▶ [Task to complete] All lines from the opening of the entries below through the line containing "request_url: https://help.redpocket.com/hubfs/3.svg" must be output exactly as they appear, with no other lines.

▶ [Given records]
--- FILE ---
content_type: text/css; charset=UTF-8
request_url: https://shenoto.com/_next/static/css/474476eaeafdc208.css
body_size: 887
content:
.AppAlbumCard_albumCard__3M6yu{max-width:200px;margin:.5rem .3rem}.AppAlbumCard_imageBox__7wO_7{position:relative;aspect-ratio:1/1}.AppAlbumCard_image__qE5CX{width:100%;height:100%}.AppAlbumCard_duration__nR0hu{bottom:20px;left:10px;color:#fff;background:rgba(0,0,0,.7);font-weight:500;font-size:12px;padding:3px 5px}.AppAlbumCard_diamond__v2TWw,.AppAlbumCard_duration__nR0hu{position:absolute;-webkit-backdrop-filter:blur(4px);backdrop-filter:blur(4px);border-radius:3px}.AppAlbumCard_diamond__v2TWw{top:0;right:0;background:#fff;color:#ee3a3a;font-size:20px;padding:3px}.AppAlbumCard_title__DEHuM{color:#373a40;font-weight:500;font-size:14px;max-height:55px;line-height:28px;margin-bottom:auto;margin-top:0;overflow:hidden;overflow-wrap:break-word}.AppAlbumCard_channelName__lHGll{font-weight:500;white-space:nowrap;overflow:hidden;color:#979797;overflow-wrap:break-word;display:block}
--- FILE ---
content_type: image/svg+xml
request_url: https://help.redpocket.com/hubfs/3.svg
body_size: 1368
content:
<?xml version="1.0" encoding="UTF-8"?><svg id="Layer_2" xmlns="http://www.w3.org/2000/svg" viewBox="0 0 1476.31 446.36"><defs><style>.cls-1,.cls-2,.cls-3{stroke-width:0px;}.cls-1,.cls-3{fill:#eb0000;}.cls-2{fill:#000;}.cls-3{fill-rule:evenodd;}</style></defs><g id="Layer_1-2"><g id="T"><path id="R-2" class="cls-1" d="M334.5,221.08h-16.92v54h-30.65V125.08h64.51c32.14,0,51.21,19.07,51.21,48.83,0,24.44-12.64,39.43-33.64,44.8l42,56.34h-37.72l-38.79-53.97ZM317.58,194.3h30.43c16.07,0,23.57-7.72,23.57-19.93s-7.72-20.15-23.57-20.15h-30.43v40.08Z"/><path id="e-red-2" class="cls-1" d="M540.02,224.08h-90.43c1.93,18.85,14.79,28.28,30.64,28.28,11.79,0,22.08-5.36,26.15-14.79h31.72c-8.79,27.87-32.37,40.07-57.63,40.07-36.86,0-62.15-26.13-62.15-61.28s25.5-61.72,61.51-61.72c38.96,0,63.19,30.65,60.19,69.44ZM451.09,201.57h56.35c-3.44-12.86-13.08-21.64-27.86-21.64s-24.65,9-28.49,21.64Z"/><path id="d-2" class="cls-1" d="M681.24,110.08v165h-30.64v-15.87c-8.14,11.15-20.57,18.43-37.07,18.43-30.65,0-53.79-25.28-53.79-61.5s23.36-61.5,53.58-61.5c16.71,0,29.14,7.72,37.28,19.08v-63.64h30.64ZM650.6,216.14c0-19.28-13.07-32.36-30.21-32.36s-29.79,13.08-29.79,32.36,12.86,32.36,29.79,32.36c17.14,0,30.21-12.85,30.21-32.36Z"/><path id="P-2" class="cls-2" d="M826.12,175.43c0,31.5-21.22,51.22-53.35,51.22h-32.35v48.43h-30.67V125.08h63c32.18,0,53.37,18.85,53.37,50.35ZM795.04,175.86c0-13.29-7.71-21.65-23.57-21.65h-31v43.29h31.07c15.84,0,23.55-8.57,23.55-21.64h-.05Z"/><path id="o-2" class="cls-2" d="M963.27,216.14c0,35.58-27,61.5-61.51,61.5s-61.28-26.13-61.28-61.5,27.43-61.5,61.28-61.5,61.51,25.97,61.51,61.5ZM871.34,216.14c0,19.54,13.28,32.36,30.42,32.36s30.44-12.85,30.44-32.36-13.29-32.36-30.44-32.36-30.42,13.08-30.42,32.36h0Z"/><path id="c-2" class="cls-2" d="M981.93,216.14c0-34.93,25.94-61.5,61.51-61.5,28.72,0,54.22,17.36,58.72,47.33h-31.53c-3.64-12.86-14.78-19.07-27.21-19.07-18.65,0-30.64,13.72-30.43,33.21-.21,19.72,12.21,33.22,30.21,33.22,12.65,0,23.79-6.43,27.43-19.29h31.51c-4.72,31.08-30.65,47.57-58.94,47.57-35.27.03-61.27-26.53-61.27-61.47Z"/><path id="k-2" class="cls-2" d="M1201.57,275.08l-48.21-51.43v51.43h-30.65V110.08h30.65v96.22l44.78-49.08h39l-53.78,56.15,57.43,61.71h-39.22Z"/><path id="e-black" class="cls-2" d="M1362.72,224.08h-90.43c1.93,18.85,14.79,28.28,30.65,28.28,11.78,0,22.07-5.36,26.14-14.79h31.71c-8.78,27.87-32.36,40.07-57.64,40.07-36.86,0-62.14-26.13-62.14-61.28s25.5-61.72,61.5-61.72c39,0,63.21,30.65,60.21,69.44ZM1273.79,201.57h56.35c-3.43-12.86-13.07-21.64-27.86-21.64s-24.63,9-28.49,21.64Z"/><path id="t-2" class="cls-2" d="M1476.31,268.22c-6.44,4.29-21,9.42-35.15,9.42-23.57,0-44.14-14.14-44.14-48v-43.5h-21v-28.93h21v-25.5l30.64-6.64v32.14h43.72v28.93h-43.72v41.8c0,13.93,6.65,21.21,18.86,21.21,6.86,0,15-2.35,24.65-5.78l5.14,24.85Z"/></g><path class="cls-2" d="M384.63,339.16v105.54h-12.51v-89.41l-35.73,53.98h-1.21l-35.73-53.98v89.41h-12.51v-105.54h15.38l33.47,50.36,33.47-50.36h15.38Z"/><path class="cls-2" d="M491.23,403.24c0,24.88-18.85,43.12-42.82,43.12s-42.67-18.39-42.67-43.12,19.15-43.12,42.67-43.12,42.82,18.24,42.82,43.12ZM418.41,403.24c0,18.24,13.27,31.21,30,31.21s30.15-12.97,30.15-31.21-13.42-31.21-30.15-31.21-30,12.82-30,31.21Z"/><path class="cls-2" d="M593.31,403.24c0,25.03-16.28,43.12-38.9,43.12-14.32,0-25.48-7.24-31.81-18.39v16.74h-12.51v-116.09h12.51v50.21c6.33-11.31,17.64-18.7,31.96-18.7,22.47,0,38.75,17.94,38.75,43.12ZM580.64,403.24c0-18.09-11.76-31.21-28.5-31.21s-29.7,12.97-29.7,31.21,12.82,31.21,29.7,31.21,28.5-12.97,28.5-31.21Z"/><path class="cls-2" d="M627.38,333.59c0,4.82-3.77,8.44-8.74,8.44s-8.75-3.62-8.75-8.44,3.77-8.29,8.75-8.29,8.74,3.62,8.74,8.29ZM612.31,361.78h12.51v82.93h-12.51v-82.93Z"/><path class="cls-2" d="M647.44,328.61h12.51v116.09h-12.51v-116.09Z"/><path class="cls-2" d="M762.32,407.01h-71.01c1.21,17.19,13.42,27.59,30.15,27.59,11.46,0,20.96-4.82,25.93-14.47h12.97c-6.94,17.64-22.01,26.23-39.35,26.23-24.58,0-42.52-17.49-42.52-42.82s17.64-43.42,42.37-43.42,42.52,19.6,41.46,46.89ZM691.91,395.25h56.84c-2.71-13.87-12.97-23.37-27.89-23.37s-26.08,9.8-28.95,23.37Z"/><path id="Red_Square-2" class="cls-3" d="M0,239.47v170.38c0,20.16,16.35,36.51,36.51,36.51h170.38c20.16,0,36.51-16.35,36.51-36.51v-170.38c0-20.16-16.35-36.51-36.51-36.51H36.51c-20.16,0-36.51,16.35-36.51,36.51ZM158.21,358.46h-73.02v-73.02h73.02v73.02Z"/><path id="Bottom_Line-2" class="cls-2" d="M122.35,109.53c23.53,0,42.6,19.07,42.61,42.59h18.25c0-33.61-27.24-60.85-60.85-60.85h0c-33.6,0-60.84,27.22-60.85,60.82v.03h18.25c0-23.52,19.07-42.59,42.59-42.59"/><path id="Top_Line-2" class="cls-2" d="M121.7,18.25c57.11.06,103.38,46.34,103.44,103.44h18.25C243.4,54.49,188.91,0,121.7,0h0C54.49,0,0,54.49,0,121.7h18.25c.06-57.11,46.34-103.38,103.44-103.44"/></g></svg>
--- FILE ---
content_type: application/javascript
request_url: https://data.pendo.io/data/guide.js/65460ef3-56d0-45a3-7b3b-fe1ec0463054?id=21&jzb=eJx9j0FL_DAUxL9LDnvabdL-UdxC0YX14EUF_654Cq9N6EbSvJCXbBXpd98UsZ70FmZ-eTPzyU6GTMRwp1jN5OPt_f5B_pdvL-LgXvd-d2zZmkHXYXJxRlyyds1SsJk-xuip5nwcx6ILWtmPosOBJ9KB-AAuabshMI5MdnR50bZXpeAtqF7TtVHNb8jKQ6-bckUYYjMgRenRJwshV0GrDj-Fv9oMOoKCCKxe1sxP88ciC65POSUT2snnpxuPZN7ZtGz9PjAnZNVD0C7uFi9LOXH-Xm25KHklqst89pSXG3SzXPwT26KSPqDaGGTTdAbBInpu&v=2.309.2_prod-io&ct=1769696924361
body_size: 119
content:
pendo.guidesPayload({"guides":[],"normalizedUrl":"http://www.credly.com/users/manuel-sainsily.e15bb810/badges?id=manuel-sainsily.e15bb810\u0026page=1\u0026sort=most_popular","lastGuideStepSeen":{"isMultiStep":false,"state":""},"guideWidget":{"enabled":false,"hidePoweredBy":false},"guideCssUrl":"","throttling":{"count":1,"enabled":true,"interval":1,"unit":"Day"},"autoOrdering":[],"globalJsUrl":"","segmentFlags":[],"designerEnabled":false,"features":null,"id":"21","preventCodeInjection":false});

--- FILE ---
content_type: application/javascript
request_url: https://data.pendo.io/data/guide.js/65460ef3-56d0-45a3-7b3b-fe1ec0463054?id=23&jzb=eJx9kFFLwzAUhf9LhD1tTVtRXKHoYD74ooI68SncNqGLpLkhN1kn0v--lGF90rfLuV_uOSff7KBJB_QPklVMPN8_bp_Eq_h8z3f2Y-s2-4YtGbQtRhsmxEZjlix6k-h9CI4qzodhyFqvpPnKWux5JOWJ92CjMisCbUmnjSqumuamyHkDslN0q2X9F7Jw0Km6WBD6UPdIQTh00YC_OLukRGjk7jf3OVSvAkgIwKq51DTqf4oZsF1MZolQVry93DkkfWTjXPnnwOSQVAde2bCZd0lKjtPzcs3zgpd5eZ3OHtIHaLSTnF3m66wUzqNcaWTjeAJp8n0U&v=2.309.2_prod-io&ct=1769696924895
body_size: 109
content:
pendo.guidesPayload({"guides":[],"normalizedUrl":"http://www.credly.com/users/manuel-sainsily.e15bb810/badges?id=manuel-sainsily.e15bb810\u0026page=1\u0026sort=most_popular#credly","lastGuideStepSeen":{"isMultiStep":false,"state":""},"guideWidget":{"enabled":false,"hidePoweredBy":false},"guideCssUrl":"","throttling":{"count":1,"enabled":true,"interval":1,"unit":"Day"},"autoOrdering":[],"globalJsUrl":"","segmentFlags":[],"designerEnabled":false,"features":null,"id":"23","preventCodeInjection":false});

▶ [Task result]
--- FILE ---
content_type: text/css; charset=UTF-8
request_url: https://shenoto.com/_next/static/css/474476eaeafdc208.css
body_size: 887
content:
.AppAlbumCard_albumCard__3M6yu{max-width:200px;margin:.5rem .3rem}.AppAlbumCard_imageBox__7wO_7{position:relative;aspect-ratio:1/1}.AppAlbumCard_image__qE5CX{width:100%;height:100%}.AppAlbumCard_duration__nR0hu{bottom:20px;left:10px;color:#fff;background:rgba(0,0,0,.7);font-weight:500;font-size:12px;padding:3px 5px}.AppAlbumCard_diamond__v2TWw,.AppAlbumCard_duration__nR0hu{position:absolute;-webkit-backdrop-filter:blur(4px);backdrop-filter:blur(4px);border-radius:3px}.AppAlbumCard_diamond__v2TWw{top:0;right:0;background:#fff;color:#ee3a3a;font-size:20px;padding:3px}.AppAlbumCard_title__DEHuM{color:#373a40;font-weight:500;font-size:14px;max-height:55px;line-height:28px;margin-bottom:auto;margin-top:0;overflow:hidden;overflow-wrap:break-word}.AppAlbumCard_channelName__lHGll{font-weight:500;white-space:nowrap;overflow:hidden;color:#979797;overflow-wrap:break-word;display:block}
--- FILE ---
content_type: image/svg+xml
request_url: https://help.redpocket.com/hubfs/3.svg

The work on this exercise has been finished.